Health

Self-Advocacy Is a Key Component of Complete Care: Here’s Why

I have heard it said on many occasions that the individual is his or her best advocate in a healthcare setting. I agree wholeheartedly – with a possible exception of a person who is incapacitated to the point of not being able to contribute to the decision-making process. Going one step further, I also firmly believe that self-advocacy is a key component of the complete care model.

 

Complete care is an approach to healthcare that seeks to treat patients on a holistic level. Complete care emphasizes treating the whole person in body, mind, and spirit. It embraces a wide variety of treatments and services all geared toward improving a patient’s wellbeing.

 

KindlyMD, a Utah healthcare organization that operates a number of clinics throughout the state, employs the complete care concept across multiple service areas including pain management, medication management, and plant-based medicine. One of the things that sets their clinics apart is their insistence that patients always remain in control of their healthcare.

 

It is Supposed to Be About the Patient

 

Although I am not a KindlyMD patient, I appreciate their position on patient control. Healthcare is supposed to be about the patient. Yet far too often, it is more about insurance companies and government regulations. This reduces patients to mere recipients of insurer-approved services and procedures. Most, if not all, control is ceded to the insurance carrier.

 

The net effect of the insurance-driven healthcare system is that patients feel as though they have very little input. They are rarely asked for their ideas when it comes to trying new treatments. They are simply dictated to by clinicians trying to move patients in and out as quickly as possible in order to satisfy insurance carrier quotas.

 

Why Self-Advocacy Is Necessary

 

In a perfect world, patients could rely on their healthcare providers to always look out for their best interests.

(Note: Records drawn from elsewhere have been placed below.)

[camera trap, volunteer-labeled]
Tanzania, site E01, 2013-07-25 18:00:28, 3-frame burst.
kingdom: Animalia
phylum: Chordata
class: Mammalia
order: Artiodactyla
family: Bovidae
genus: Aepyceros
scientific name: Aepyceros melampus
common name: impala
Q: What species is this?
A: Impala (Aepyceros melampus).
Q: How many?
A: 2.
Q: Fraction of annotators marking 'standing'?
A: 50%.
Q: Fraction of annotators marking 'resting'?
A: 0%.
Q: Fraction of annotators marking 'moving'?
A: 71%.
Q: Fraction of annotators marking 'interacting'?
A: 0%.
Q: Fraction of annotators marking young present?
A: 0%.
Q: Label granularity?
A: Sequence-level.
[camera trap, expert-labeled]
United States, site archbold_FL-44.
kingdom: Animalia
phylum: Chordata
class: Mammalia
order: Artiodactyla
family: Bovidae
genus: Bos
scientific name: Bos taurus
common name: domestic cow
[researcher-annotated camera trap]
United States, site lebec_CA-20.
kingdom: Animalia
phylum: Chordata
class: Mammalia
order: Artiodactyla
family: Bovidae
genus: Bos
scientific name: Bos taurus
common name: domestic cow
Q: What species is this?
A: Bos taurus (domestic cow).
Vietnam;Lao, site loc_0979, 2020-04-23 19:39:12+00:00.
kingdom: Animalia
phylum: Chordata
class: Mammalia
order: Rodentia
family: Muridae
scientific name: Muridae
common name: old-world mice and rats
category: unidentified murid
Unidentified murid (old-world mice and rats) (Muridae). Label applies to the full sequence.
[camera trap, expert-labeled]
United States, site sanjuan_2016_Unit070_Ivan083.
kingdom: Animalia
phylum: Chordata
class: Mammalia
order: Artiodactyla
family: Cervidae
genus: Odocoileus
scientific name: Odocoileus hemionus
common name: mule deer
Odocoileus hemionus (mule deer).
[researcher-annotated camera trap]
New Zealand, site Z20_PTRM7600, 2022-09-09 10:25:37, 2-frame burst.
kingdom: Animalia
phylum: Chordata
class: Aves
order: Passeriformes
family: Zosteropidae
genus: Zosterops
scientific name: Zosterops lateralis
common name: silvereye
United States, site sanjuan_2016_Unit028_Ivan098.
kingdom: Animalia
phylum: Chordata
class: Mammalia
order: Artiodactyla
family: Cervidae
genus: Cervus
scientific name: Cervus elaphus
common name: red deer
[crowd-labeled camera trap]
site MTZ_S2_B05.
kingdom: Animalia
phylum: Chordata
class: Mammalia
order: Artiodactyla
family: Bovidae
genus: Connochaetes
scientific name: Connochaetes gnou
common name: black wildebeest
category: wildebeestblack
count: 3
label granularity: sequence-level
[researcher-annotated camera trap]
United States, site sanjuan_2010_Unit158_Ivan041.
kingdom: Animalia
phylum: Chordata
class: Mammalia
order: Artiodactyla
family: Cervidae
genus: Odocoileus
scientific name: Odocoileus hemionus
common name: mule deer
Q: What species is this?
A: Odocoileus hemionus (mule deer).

But things rarely work out that way in the real world. Patients need to be their own advocates. They need to stand up for themselves and make it clear that they are in charge. Why? Consider the following:

 

  • Insider Knowledge – No one knows a patient as well as him or herself. Doctors may have medical training, but that training pales in comparison to the lived experiences of their patients. Patients know themselves better than anyone else.

 

  • Two-Way Communication – It has been said that communication is the key to any relationship. It is certainly key to the doctor-patient relationship. But if a patient does not advocate for him or herself, the conversation tends to be one-sided.

 

  • Individualized Care – One-size-fits-all medicine his bad practice. Each patient is a unique person requiring individualized care. The only way to get such care is to stand up and advocate for it.

 

  • Mistakes Are Made – Despite a general unwillingness to admit it, healthcare workers at all levels make mistakes. If nothing else, self-advocacy should reduce the frequency and severity of such mistakes by making patients more cautious and aware. That is good.

 

Wrapping everything up is the idea of informed decision making. Patients blindly accepting clinical recommendations without any input is bad form. When a patient advocates for him or herself, shared and informed decision making becomes the norm. That is the way it should be.

 

If you have never experienced the complete care model, perhaps it’s time to look for a doctor that practices it. Just be prepared that self-advocacy is one of the keys to its success. For complete care to work like it should, you need to be an active participant rather than just a service recipient.